Solway Moss, The Battle Of, 1542
The Battle of Solway Moss, 1542; Thomas Wharton’s “prickers” rout the Scots
Painting of The Battle of Solway Moss, by Rick Scollins, c.1986.
The illustrator Richard Scollins specialised in military subjects. His painting of “The Battle of Solway Moss” is among his best work; the history of the Anglo-Scottish Border was a favourite subject. The painting is peopled with Rick’s friends and collaborators and he himself appears as a fugitive in the foreground
Henry VIII and James V were increasingly at odds in the early 16th century and by 1542 matters had come to a head. In October of that year, the Duke of Norfolk led 20,000 men into Scotland and burnt Roxburgh. James retaliated by sending a Scottish force of 17,000 men under Lord Maxwell to devastate Carlisle.
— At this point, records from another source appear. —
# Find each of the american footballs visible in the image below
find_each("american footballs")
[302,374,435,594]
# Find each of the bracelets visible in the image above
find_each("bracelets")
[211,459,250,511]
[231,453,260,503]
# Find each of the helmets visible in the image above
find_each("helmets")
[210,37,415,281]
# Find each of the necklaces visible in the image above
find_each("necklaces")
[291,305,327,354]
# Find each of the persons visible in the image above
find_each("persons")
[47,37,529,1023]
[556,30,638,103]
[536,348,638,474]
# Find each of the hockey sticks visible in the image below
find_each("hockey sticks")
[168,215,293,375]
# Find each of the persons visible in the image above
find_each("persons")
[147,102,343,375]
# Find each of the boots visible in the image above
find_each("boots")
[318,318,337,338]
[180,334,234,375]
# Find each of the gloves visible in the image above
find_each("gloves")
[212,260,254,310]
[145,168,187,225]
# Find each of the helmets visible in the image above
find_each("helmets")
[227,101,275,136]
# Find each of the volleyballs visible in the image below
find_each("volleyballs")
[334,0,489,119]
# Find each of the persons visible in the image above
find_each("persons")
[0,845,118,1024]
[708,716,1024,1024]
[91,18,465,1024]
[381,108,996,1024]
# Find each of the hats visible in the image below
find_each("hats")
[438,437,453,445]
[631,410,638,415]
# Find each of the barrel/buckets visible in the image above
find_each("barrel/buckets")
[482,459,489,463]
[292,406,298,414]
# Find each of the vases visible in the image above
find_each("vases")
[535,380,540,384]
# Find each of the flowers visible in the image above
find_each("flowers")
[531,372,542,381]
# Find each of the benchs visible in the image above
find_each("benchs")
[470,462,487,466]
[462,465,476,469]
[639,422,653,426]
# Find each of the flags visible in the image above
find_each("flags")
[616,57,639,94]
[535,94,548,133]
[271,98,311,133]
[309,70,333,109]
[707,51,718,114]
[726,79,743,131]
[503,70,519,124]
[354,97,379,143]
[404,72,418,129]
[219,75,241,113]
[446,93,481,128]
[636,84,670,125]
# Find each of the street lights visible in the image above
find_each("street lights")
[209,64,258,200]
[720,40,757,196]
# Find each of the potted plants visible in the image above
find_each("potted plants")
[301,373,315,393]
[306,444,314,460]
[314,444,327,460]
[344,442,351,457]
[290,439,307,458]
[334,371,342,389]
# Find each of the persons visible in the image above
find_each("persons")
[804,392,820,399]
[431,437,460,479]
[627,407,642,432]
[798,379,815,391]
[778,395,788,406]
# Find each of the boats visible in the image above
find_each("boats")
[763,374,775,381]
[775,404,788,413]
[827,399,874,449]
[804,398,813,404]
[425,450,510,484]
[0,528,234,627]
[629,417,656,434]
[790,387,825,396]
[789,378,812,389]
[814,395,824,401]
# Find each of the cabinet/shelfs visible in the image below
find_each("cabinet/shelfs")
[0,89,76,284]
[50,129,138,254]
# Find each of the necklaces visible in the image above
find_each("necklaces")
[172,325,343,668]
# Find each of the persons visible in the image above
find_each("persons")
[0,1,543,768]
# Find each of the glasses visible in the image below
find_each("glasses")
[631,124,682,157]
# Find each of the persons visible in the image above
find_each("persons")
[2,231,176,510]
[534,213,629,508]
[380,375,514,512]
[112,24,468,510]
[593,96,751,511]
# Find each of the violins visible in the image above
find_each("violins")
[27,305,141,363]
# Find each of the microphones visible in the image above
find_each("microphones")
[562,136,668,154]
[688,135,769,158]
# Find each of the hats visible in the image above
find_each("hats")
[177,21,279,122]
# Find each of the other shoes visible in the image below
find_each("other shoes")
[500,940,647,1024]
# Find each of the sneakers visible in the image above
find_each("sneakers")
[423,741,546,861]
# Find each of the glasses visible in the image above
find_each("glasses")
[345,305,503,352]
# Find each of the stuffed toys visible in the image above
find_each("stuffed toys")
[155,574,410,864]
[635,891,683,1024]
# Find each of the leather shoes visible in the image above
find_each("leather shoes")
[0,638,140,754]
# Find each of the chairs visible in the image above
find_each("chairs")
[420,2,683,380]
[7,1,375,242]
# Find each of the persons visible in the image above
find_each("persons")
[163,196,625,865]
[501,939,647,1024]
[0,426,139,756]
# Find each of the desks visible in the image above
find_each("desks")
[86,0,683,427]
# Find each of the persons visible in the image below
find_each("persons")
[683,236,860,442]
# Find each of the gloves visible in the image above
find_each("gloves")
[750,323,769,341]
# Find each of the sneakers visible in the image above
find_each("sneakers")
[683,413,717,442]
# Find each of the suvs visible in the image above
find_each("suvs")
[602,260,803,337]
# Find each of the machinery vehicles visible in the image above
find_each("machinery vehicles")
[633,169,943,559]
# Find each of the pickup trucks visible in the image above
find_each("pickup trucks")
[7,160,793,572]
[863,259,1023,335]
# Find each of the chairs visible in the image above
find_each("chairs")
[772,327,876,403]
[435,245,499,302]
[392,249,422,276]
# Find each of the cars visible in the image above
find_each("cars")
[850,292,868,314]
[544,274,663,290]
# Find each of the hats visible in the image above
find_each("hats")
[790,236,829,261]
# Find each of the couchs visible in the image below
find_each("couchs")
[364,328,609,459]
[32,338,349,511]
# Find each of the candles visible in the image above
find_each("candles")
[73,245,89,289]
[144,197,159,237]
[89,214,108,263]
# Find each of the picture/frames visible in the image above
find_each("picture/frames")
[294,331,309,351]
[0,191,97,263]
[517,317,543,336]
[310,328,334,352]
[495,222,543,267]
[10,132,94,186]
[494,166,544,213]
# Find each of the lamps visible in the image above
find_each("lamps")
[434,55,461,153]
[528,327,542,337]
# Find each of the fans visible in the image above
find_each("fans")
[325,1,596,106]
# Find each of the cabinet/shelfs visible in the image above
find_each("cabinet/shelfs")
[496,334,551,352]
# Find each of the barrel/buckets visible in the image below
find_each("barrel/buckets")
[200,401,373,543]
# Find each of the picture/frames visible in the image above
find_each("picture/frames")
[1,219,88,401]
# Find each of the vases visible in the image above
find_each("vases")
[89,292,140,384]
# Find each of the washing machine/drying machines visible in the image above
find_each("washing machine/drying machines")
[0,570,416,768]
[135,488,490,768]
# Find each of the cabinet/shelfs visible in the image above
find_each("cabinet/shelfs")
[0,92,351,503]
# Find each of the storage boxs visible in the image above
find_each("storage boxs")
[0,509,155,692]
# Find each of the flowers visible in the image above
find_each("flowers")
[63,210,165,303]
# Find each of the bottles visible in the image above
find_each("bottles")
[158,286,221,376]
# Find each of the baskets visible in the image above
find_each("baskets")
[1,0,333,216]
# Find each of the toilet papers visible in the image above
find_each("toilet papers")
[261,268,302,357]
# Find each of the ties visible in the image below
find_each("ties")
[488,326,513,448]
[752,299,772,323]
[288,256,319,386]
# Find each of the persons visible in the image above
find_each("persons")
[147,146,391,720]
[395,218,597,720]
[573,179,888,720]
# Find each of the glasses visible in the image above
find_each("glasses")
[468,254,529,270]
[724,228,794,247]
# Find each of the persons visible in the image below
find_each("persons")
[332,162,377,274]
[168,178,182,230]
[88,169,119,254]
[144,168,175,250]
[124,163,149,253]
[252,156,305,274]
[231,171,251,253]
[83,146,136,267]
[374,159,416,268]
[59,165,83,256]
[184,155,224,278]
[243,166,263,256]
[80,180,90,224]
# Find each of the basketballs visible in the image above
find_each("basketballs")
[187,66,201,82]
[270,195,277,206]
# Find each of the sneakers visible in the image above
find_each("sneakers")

Deputy Warden Thomas Wharton could only muster 2,000 men to oppose the Scots. On seeing the flags of the small English force on the heights above them and fearing it to be part of a much larger army, the heart went out of the Scots who hesitated then turned in disarray and were routed by Wharton’s “prickers”.
Opposition to the invasion on the part of the Scottish Nobility, along with confusion about leadership in the absence of the King was blamed for this ignominious defeat. James V was dead within the month, still only 30 years of age, some say it was the shock of the news of Solway Moss that caused his early demise, other accounts blame syphilis.